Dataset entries
▶

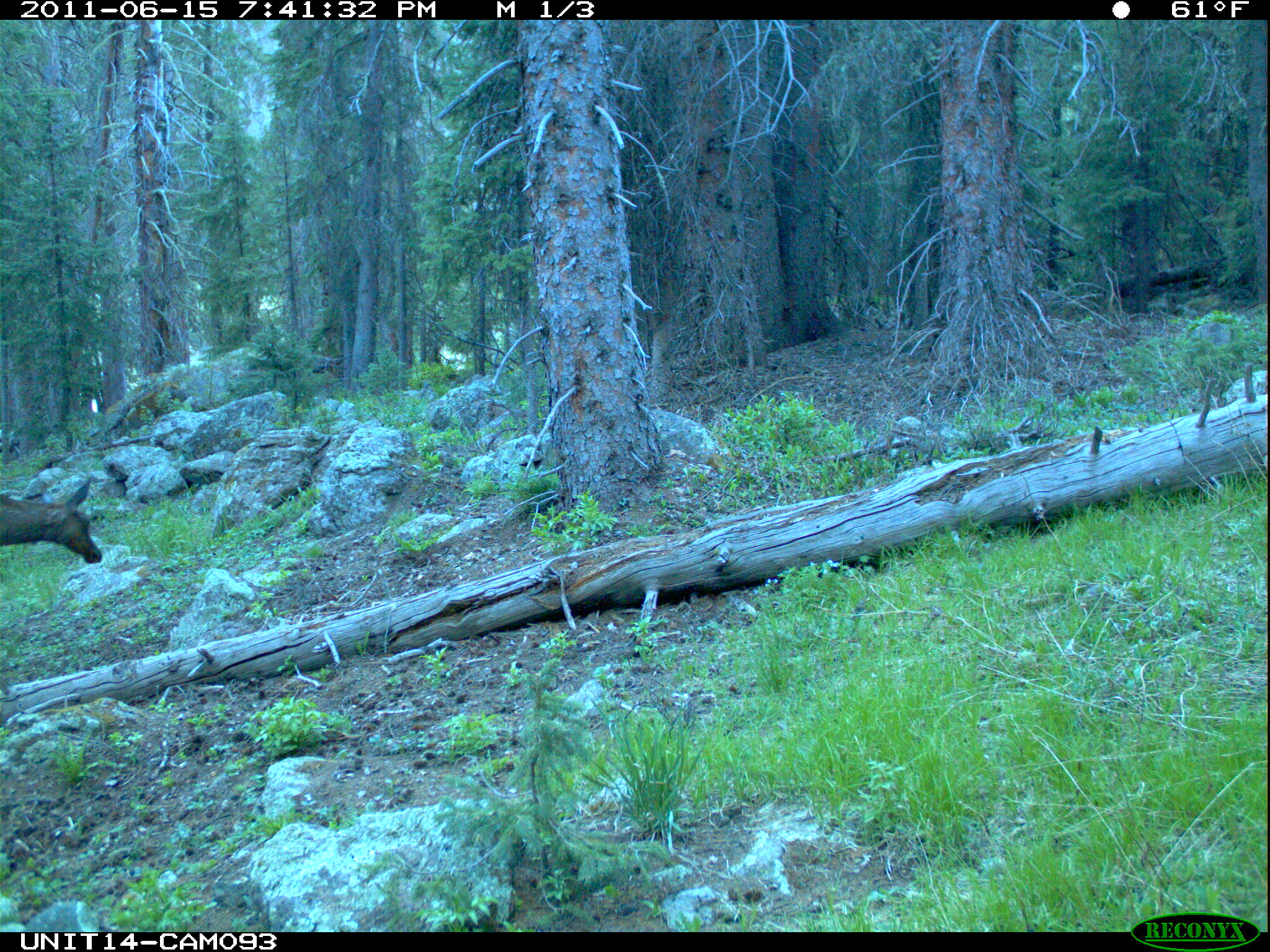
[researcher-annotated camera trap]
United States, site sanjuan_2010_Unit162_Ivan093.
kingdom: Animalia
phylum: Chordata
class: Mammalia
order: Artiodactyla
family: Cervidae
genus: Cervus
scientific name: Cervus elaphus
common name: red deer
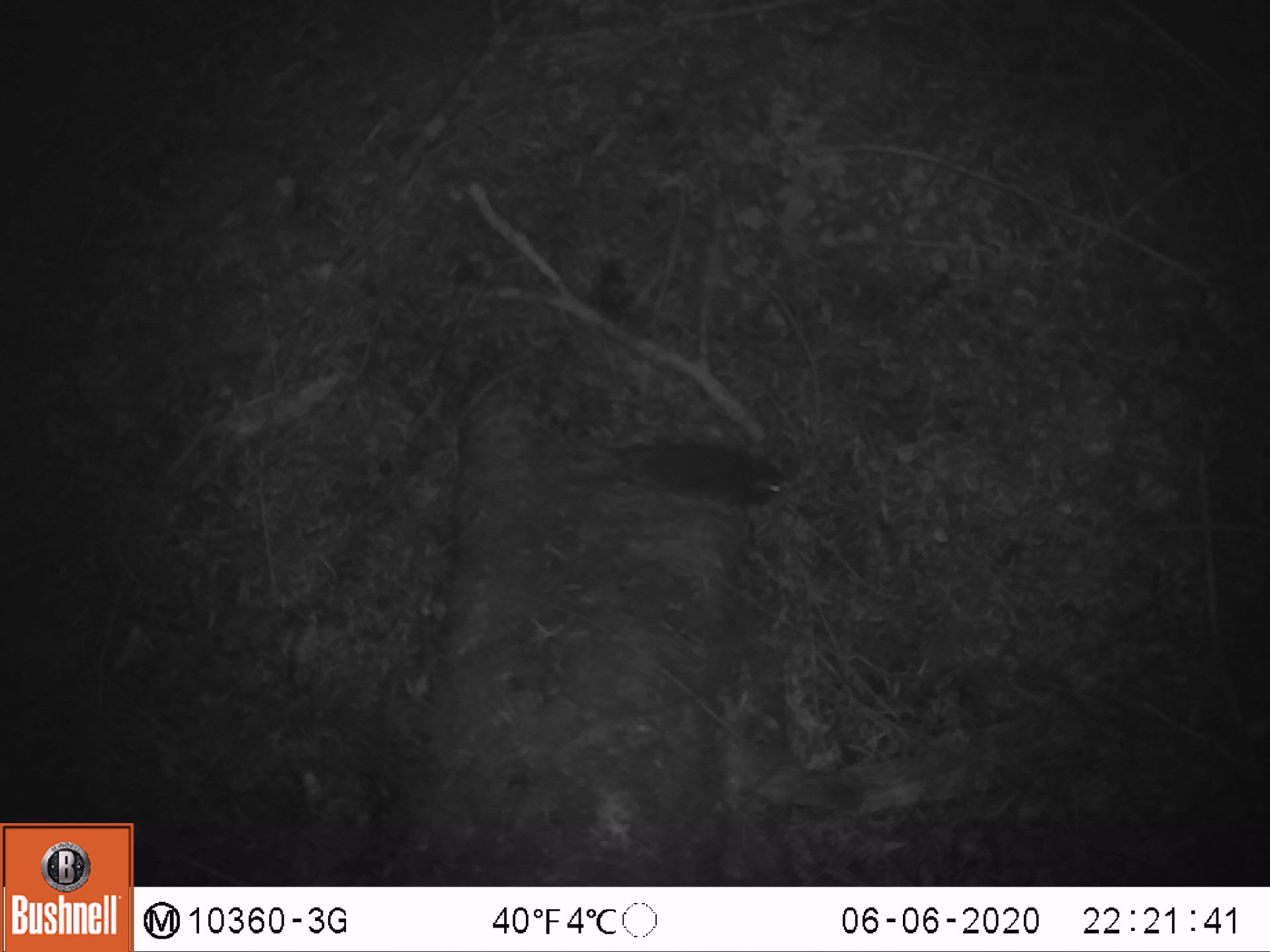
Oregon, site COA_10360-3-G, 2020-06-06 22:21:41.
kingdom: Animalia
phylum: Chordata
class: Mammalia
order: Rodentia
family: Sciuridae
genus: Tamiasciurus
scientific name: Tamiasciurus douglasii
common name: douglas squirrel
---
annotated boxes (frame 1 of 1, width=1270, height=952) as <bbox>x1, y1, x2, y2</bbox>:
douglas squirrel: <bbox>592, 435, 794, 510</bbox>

◀
▶

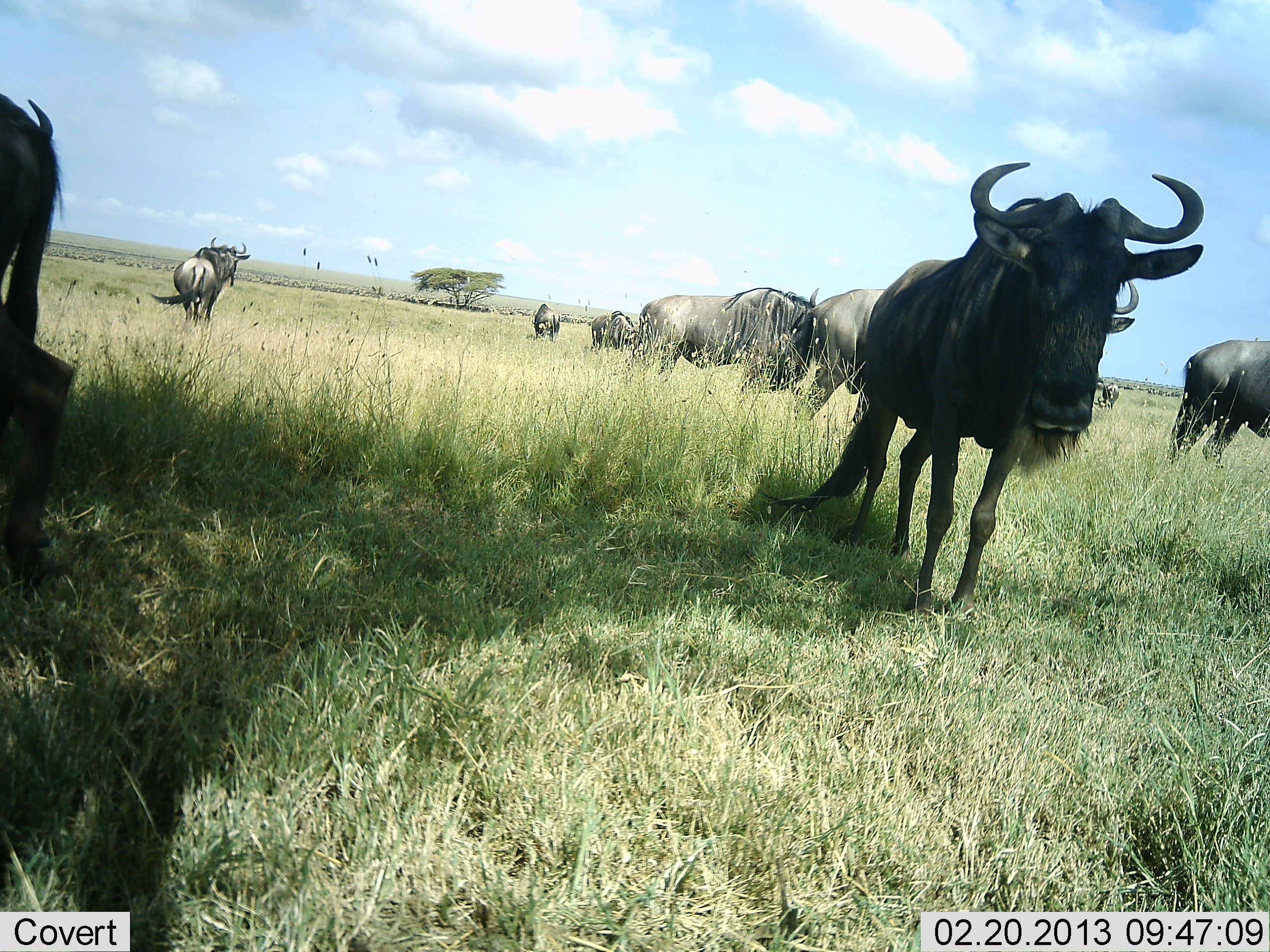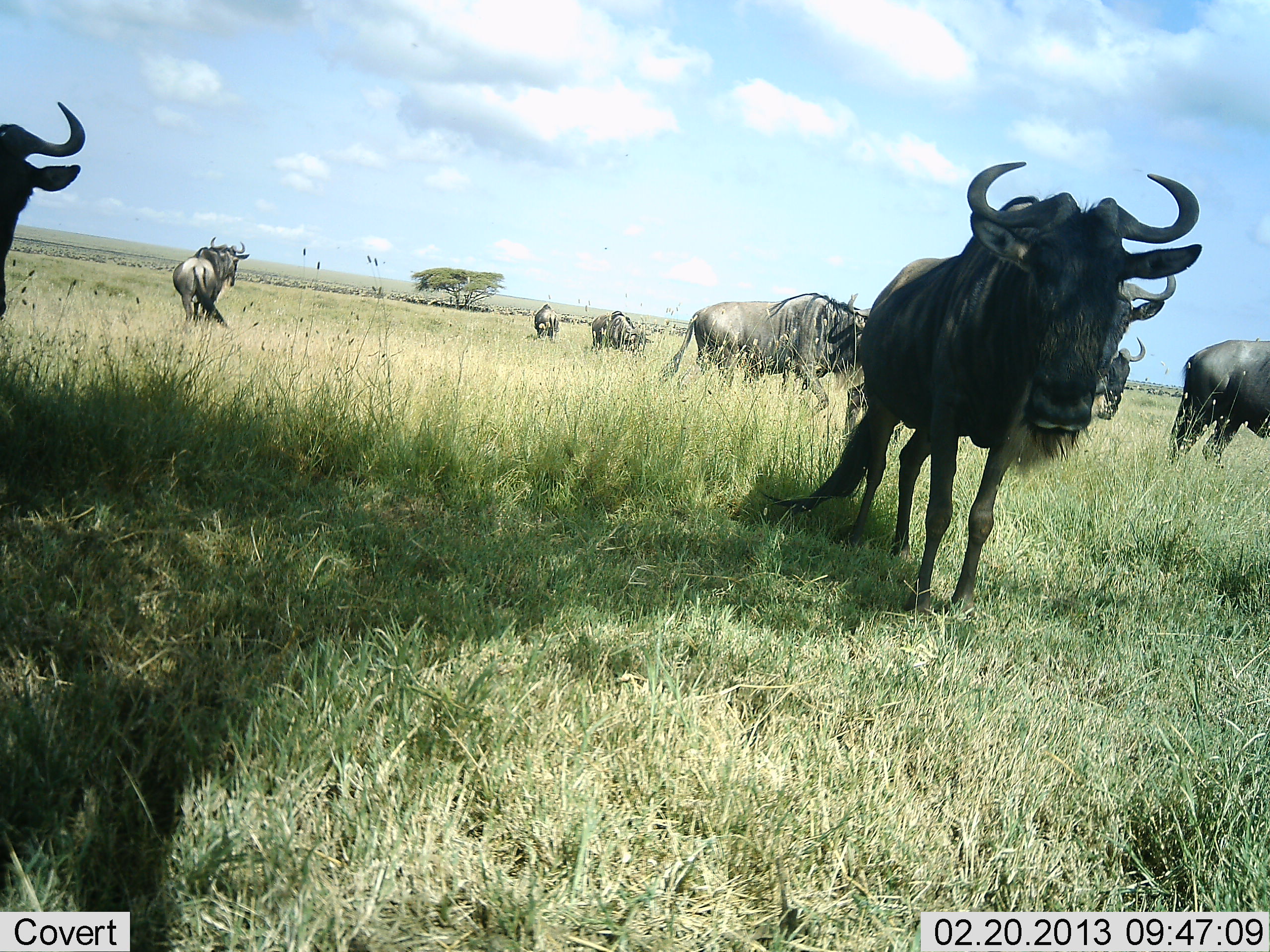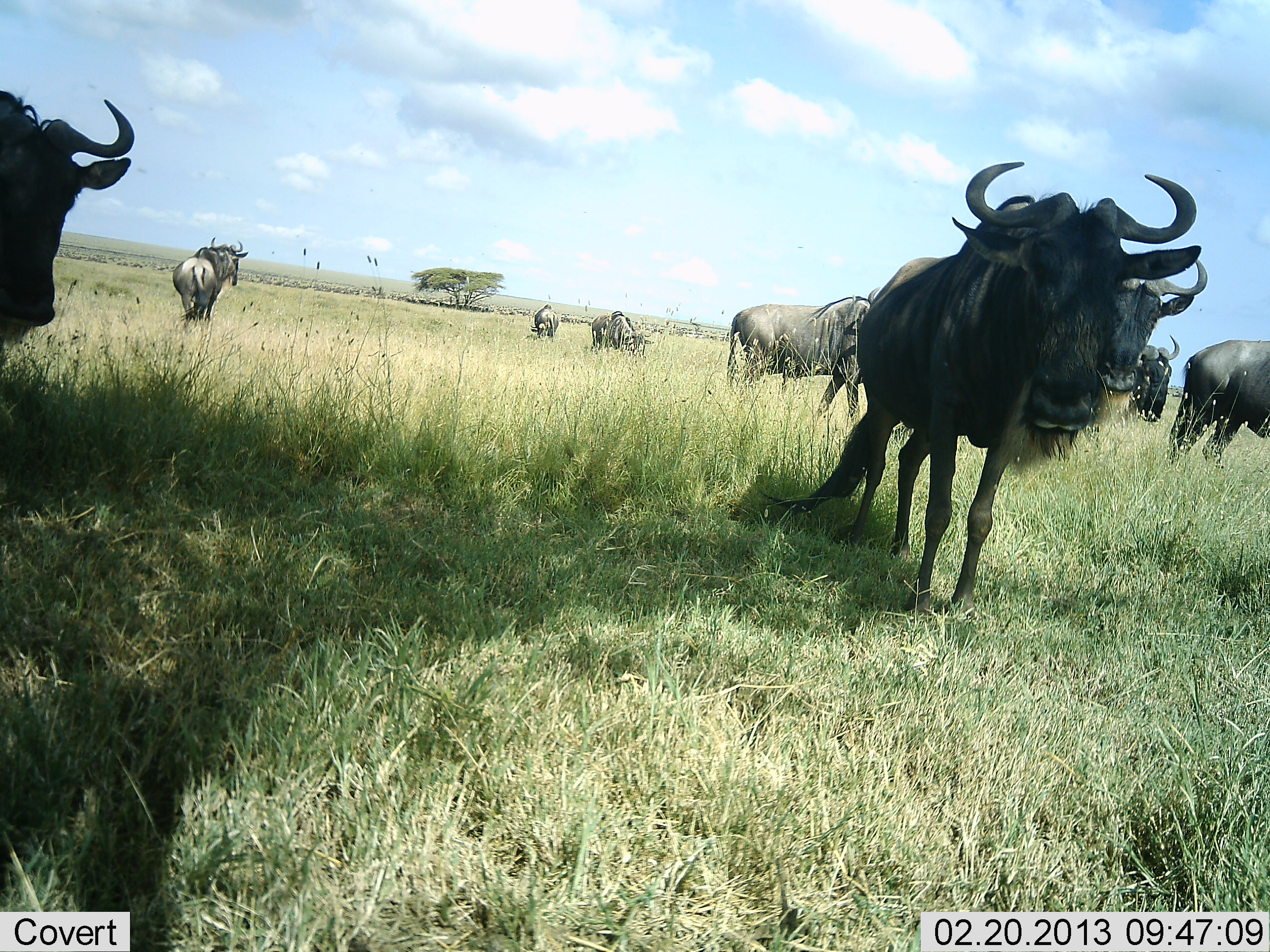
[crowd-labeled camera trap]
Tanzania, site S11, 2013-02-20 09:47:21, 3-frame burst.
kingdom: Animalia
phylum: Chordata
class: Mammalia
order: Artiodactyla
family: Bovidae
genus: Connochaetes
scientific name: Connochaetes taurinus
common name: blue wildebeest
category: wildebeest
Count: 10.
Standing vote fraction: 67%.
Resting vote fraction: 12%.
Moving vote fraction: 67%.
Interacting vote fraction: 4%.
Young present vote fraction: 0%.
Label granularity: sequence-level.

◀

# TASK TO CARRY OUT:
Return only the number of lines in the records above that include the string "site".

# SOLVED EXERCISE:
3